§ **Textauszug**:
---+---

Normen
AlVG 1977 §36 Abs3 litA idF 1996/411;
ASVG §5 Abs2 litc;
NotstandshilfeV §5 Abs2 idF 1996/240;
VwRallg;
AlVG 1977 §36 Abs3 litA idF 1996/411;
ASVG §5 Abs2 litc;
NotstandshilfeV §5 Abs2 idF 1996/240;
VwRallg;
Spruch:
Der angefochtene Bescheid wird wegen Rechtswidrigkeit seines Inhaltes aufgehoben.
Der Bund (Bundesminister für Arbeit, Gesundheit und Soziales) hat der Beschwerdeführerin Aufwendungen in der Höhe von S 12.680,-- binnen zwei Wochen bei sonstiger Exekution zu ersetzen.
Das Kostenmehrbegehren wird abgewiesen.
Begründung
Die Beschwerdeführerin bezog u.a. für den Zeitraum vom 1. Juli 1996 bis zum 30. September 1996 Notstandshilfe (zunächst als Pensionsvorschuss) in der Höhe von täglich S 178,80. In dem zugrunde liegenden Antrag vom 25. Juni 1996 (Formular ausgegeben am 24. Juni 1996) verneinte sie die Frage nach einem eigenen Einkommen. Als Beispiele für Einkommensarten waren im Antragsformular "z.B. Alterspension, Invaliditätspension, Rente aus der Kriegsopferversorgung oder aus der Opferfürsorge, Unterhaltsleistung, Alimente, Erziehungsbeitrag, Unfallrente, Einkommen aus freiberuflicher Tätigkeit, Vermietung oder Hausbesorgertätigkeit u.ä." angeführt.

---+---

§ **Aufgaben**:
[A] Tausche in den Datensätzen von der Zeile mit „As the photograph“ bis einschließlich der letzten Zeile der Datensätze „camera“ gegen „viewer“ aus und gib diese Zeilen sonst unverändert wieder.
[B] Führe den Textauszug über den Bescheid zur Notstandshilfe im Anschluss an seinen letzten Satz fort.

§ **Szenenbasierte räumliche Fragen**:
---+---

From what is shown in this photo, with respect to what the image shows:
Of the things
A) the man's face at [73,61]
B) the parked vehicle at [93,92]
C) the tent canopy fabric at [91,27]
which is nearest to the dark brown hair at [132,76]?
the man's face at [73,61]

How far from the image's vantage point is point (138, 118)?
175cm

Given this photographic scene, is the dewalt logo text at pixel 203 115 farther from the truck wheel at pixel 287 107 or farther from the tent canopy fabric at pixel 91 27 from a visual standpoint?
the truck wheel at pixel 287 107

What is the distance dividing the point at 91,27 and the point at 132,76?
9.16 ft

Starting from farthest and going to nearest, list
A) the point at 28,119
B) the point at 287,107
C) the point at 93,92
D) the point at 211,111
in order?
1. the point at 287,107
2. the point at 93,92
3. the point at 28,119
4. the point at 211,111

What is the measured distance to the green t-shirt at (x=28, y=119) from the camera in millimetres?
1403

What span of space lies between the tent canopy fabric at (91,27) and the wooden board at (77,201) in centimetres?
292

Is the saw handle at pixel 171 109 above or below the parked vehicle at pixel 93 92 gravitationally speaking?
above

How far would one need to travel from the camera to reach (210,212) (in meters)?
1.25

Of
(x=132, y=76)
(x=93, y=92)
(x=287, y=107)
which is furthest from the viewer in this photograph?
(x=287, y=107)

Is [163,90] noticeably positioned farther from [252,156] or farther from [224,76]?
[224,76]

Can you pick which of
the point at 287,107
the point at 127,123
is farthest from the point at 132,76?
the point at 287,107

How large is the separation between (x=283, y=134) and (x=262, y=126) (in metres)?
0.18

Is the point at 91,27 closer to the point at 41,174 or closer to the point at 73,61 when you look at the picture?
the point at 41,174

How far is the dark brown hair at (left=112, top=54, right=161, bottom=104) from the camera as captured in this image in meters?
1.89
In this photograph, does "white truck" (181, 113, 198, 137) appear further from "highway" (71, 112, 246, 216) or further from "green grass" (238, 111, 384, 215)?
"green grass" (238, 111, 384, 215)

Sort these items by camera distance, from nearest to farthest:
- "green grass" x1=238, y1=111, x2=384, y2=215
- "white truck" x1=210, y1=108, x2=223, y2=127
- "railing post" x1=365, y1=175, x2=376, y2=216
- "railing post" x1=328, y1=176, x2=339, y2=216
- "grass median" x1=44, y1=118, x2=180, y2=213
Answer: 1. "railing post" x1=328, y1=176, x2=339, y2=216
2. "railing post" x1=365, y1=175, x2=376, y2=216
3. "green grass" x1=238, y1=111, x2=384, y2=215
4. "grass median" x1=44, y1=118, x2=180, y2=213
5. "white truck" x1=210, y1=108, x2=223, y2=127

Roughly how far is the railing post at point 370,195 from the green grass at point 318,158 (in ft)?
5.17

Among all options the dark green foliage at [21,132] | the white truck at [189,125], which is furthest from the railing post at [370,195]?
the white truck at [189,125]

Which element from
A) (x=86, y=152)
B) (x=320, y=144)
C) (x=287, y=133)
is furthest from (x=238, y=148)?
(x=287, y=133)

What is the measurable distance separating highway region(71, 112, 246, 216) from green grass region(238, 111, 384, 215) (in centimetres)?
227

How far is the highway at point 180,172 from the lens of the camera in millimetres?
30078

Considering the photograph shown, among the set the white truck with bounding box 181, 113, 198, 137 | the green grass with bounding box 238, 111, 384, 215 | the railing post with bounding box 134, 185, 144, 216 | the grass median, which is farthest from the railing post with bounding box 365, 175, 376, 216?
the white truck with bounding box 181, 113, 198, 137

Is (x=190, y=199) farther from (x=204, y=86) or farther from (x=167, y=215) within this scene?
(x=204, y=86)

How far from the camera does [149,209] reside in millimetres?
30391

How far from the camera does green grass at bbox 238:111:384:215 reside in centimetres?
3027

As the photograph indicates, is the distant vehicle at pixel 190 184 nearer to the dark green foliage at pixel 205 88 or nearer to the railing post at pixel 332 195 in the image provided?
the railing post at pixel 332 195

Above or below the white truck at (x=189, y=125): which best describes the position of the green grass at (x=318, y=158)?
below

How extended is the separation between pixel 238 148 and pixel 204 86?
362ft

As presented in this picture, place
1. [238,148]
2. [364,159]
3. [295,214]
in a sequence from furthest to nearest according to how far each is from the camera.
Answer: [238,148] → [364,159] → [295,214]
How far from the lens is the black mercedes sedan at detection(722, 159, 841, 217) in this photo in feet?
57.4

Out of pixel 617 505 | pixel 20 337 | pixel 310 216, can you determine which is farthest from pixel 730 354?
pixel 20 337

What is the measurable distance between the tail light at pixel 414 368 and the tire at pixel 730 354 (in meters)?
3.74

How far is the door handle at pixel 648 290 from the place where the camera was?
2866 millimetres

---+---

§ **Lösungen**:
[A]
As the photograph indicates, is the distant vehicle at pixel 190 184 nearer to the dark green foliage at pixel 205 88 or nearer to the railing post at pixel 332 195 in the image provided?
the railing post at pixel 332 195

Above or below the white truck at (x=189, y=125): which best describes the position of the green grass at (x=318, y=158)?
below

How extended is the separation between pixel 238 148 and pixel 204 86?
362ft

As presented in this picture, place
1. [238,148]
2. [364,159]
3. [295,214]
in a sequence from furthest to nearest according to how far each is from the viewer.
Answer: [238,148] → [364,159] → [295,214]
How far from the lens is the black mercedes sedan at detection(722, 159, 841, 217) in this photo in feet?
57.4

Out of pixel 617 505 | pixel 20 337 | pixel 310 216, can you determine which is farthest from pixel 730 354?
pixel 20 337

What is the measurable distance between the tail light at pixel 414 368 and the tire at pixel 730 354 (in meters)?
3.74

How far is the door handle at pixel 648 290 from the place where the viewer was?
2866 millimetres

[B]
Mit Schreiben vom 18. Juni 1996 hatte ein Rechtsvertreter der Beschwerdeführerin der regionalen Geschäftsstelle des Arbeitsmarktservice mitgeteilt, dass die Beschwerdeführerin seit dem Unfall vom 23. August 1992, seit dem sie arbeitslos sei, ihre frühere Tätigkeit nicht mehr ausüben könne. In einem Prozess beim Landesgericht Wels, dessen Aktenzahl in dem Schreiben angeführt war, seien "die Verdienstentgangsansprüche bis zum 30. Juni 1994 abgerechnet und erledigt" worden. Das Arbeitsmarktservice werde ersucht, "für die weiteren Zeiten bekannt zu geben, welche Barleistungen" die Beschwerdeführerin erhalten habe.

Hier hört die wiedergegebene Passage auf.